Wednesday, December 19, 2012

Rates of Exchange

The day is cold, damp, and cranky to the point where you already know you are not going to be allowed outside for the afternoon recess, with its opportunities to do what you'd begun the habit of doing every afternoon.

Running in such weather was of particular joy, beyond the joy of erupting in rivulets of perspiration, taking in great gasps of air so cold you could feel the insides of your lungs protesting.  There was sure to be no running today, no recess.

Seeming to ratify this dread state, a late afternoon squall of rain began pelting the windows, slanting in the wind.  You were at best ten years old, too young by far to appreciate the implications of Mrs. De Angelo, your teacher, late thirties, one of the more consistent things about her being her slow, deliberate way of talking in order to gloss over the New York accent in her alto-register voice that wanted to say "arit-ma-tic," who on occasion called attention to a pronunciation of yours to your class mates.  "This is how they say it in Califor-ni-yeah," drawing out the syllables.

Those were days when being screwed meant no recess or having Mrs. Welstead to come in to present the music lesson.  There was little room for nuance then; things were what they were, in large part directly related to what you could not do or what you had to do because one or more adults said this thing was what someone your age did. Or ought to do. There was a certain romance to knowing you had a list of things you disagreed with, did only because you were told you were supposed to.  Didn't mean you had to agree or like

Those were days when an erection was still a boner, when that entire process seemed to sneak up on you, bringing results you could neither anticipate nor control.  Five or six years later, when the results were more matter of fact, you understood from the cause and effect of your Senior Problems high school teacher, Mrs. Josephine Davis, wearing a white angora sweater, and the effects of your fifth grade Teaching Assistant, Mary Cohen, wearing a white angora sweater.  You knew in high school that Mrs. Davis wore white angora sweaters with greater deliberation than Mary Cohen did.

Things were in flower all about you on that no-recess day, including your puberty and your literary ambitions, when Mrs.
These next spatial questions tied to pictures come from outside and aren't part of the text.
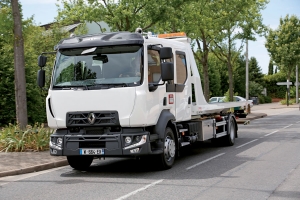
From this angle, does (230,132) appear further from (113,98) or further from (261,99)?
(261,99)

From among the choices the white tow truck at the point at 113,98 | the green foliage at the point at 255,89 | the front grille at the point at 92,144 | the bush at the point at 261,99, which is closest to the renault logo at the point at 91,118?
the white tow truck at the point at 113,98

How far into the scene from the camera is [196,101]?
12711 millimetres

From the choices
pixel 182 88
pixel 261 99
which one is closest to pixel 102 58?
pixel 182 88

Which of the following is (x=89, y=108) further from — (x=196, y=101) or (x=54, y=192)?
(x=196, y=101)

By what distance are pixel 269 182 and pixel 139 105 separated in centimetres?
289

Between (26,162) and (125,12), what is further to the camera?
(125,12)

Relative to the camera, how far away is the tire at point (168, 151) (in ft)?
33.7

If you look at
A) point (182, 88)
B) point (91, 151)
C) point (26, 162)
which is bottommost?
point (26, 162)

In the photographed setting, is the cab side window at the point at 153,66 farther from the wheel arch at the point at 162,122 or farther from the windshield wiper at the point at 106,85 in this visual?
the wheel arch at the point at 162,122

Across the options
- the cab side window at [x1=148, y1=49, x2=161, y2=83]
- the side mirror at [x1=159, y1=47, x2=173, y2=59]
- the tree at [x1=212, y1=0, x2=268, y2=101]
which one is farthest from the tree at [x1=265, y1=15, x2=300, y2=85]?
the side mirror at [x1=159, y1=47, x2=173, y2=59]

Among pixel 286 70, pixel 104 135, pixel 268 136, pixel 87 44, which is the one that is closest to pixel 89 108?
pixel 104 135

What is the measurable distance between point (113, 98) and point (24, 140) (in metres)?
5.28

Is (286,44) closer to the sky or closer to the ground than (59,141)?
closer to the sky

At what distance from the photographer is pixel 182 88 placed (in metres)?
11.5
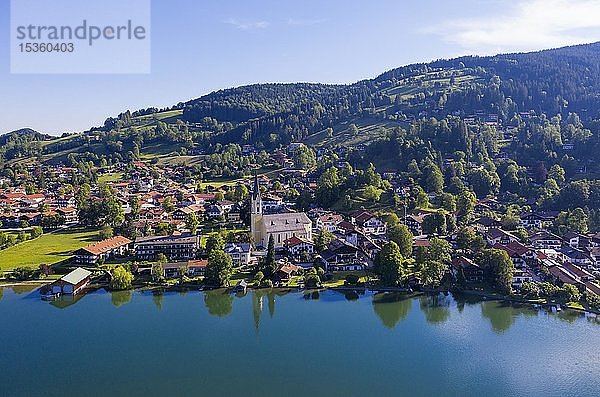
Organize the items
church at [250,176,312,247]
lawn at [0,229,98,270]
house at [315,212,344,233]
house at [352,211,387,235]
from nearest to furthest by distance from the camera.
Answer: lawn at [0,229,98,270] → church at [250,176,312,247] → house at [352,211,387,235] → house at [315,212,344,233]

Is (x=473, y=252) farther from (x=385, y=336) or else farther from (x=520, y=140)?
(x=520, y=140)

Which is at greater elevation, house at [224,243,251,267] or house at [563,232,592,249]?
house at [563,232,592,249]

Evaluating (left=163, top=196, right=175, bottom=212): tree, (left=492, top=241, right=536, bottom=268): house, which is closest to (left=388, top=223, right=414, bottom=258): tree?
(left=492, top=241, right=536, bottom=268): house

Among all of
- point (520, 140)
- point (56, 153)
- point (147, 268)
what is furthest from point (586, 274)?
point (56, 153)

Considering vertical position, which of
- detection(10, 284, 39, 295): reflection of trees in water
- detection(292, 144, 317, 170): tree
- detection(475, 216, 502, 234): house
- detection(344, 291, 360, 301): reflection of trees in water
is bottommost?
detection(344, 291, 360, 301): reflection of trees in water

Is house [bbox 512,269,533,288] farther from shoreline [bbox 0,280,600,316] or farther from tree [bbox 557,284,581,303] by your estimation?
tree [bbox 557,284,581,303]

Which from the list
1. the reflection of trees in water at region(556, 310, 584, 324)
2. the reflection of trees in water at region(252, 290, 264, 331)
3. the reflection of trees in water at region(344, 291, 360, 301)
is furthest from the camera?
the reflection of trees in water at region(344, 291, 360, 301)

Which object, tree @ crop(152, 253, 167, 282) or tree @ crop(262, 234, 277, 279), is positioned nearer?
tree @ crop(152, 253, 167, 282)

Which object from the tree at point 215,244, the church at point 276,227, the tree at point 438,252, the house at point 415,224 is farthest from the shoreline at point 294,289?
the house at point 415,224
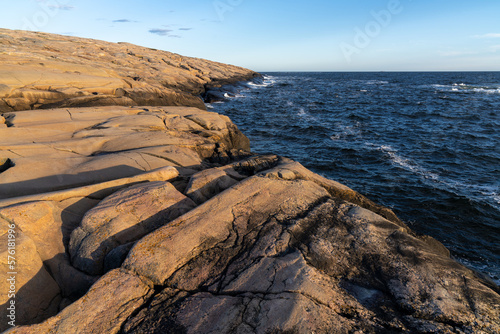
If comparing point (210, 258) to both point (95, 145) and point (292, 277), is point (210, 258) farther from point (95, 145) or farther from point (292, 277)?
point (95, 145)

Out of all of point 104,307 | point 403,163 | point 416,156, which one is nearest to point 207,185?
point 104,307

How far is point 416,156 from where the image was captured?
63.7ft

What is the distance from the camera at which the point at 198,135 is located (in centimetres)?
1373

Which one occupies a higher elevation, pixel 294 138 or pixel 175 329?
pixel 175 329

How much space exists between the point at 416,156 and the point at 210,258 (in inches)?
772

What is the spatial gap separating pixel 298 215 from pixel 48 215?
5891 millimetres

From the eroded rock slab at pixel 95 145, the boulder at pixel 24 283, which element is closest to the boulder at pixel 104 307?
the boulder at pixel 24 283

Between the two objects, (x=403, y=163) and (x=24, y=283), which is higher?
(x=24, y=283)

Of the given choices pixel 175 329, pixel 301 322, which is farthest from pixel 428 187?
pixel 175 329

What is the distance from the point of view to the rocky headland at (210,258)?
4.12 metres

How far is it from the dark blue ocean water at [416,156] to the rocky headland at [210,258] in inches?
217

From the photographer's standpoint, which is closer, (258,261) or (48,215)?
(258,261)

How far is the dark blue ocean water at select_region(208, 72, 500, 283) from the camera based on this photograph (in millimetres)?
11484

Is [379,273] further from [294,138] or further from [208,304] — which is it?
[294,138]
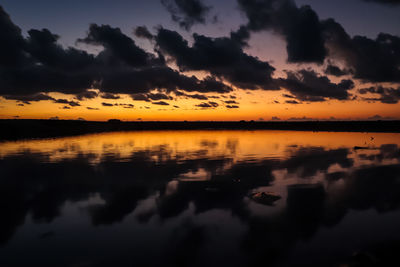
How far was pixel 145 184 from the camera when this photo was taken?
55.8 ft

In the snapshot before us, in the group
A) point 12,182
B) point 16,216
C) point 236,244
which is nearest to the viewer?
point 236,244

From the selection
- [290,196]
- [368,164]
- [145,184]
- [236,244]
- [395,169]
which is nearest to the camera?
[236,244]

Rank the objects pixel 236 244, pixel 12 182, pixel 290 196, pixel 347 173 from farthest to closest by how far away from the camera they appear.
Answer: pixel 347 173 < pixel 12 182 < pixel 290 196 < pixel 236 244

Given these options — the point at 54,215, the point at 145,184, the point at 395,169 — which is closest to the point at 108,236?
the point at 54,215

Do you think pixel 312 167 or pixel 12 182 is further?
pixel 312 167

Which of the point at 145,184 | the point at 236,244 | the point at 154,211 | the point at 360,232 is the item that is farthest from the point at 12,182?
the point at 360,232

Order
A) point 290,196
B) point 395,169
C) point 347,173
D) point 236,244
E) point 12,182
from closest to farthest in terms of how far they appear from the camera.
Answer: point 236,244 < point 290,196 < point 12,182 < point 347,173 < point 395,169

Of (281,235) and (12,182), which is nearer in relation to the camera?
(281,235)

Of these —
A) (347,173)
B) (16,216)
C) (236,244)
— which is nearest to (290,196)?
(236,244)

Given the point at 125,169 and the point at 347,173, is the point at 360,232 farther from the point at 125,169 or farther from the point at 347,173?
the point at 125,169

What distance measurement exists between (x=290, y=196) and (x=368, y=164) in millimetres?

De Angelo sighed and said, "Well, I guess I'd better read to youse."

She opened a book and read.  "'Tom!'

"No answer.

"'Tom!'

"No answer.

"'What's gone with that boy, I wonder!  You TOM!'

"No answer.

"The old lady pulled her spectacles down and looked over them about the room; then she put them up and looked under them.  She seldom or never looked through them for so small a thing as a boy; they were her state pair, the pride of her heart, and were built for 'style,' not service--she could have seen through a pair of stove lids just as well."

As it so happened, a copy of that book, The Adventures of Tom Sawyer,was on sale at, of all places, a nearby drug store, for twenty-nine cents.  In the rates of exchange and value systems of the time, twenty-nine cents was enough for one model airplane and four pieces of penny candy at Mr. Lieber's candy store, or two admissions to Saturday movies either at the Roxy, or the Ditmas, and seven pieces of penny candy.  With one more penny, you could purchase three comic books.

Memory fades on your net worth at the time but it reminds you, however much you had, that you needed to engage in negotiations where you were mortgaging the time and energy needed to secure that balance.  Since you do recall agreeing to "watch" or sit with Edward Beagle, while his mother went to a movie with friends, your best guess is that you were in for about three or four cents while lacking the twenty-five.

You were at the drug store just before closing time, and had the book shortly thereafter.

The Adventures of Tom Sawyer was by no means the first book you'd read nor the first book to have resonated for you, so you cannot account for it having spoken to you in that particular context, but after you'd stayed up most of the night, reading it, devouring its implications, you knew you had to find out the answer to a question that had begun to possess you.

The next day, you asked Mrs. De Angelo if Mark Twain had been able to make enough money from writing that book to live on.

She closed her eyes in thought, for Mrs. De Angelo, although blunt and outspoken at times, did have a fine reserve of thoughtfulness.  "He probably made enough to last for a while, but he probably had a lot more reasons for writing a book than wanting to live on the income from it."

From across the years, you remember Mrs. De Angelo for having introduced you to things you still live with.  From Mark Twain you learned the value of having friends with whom to have adventures and how, if such individuals were tied up with adult-based things, you could invent such friends, then call them characters.